**YOUR OBJECTIVE:** Starting at the first line, copy the data below through to the end, exactly.

>>

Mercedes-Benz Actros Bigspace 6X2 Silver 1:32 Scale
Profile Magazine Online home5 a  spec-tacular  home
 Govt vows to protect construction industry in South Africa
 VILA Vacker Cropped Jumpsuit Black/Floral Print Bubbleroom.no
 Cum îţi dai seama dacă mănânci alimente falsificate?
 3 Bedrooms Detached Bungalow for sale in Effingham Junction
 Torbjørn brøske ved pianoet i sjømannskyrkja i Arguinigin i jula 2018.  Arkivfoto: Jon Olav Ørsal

<<

**TASK SOLUTION:**
Mercedes-Benz Actros Bigspace 6X2 Silver 1:32 Scale
Profile Magazine Online home5 a  spec-tacular  home
 Govt vows to protect construction industry in South Africa
 VILA Vacker Cropped Jumpsuit Black/Floral Print Bubbleroom.no
 Cum îţi dai seama dacă mănânci alimente falsificate?
 3 Bedrooms Detached Bungalow for sale in Effingham Junction
 Torbjørn brøske ved pianoet i sjømannskyrkja i Arguinigin i jula 2018.  Arkivfoto: Jon Olav Ørsal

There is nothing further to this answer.